**Provided records:**

┌──

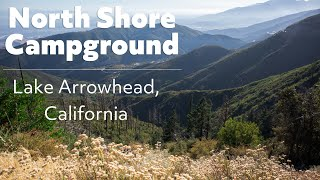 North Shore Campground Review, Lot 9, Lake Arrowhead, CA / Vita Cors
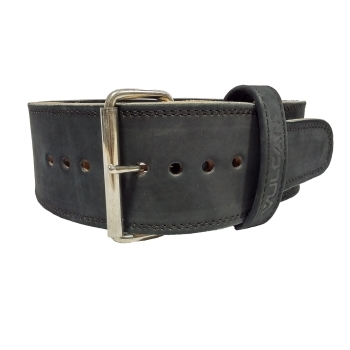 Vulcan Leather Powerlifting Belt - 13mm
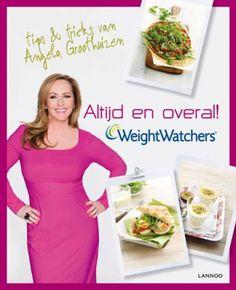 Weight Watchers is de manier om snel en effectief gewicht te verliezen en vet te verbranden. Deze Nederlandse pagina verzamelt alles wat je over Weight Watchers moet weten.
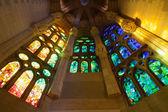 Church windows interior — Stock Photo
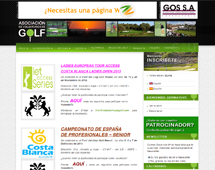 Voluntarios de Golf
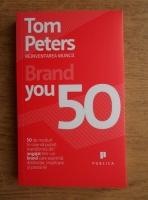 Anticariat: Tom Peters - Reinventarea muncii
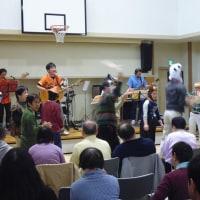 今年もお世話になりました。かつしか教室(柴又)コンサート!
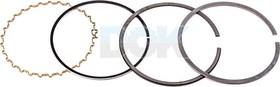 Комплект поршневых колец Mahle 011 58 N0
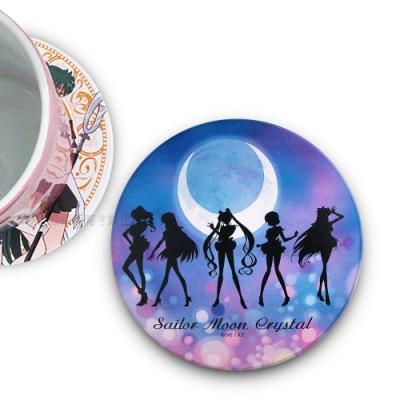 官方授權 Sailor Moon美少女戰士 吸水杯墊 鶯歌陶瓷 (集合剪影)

└──

**Assignment:** All lines from the one holding "Church windows interior — Stock Photo" through the last line of the records need to be copied exactly, both ends included, and the pictures left behind.

**Output:**
 Church windows interior — Stock Photo
 Voluntarios de Golf
 Anticariat: Tom Peters - Reinventarea muncii
 今年もお世話になりました。かつしか教室(柴又)コンサート!
 Комплект поршневых колец Mahle 011 58 N0
 官方授權 Sailor Moon美少女戰士 吸水杯墊 鶯歌陶瓷 (集合剪影)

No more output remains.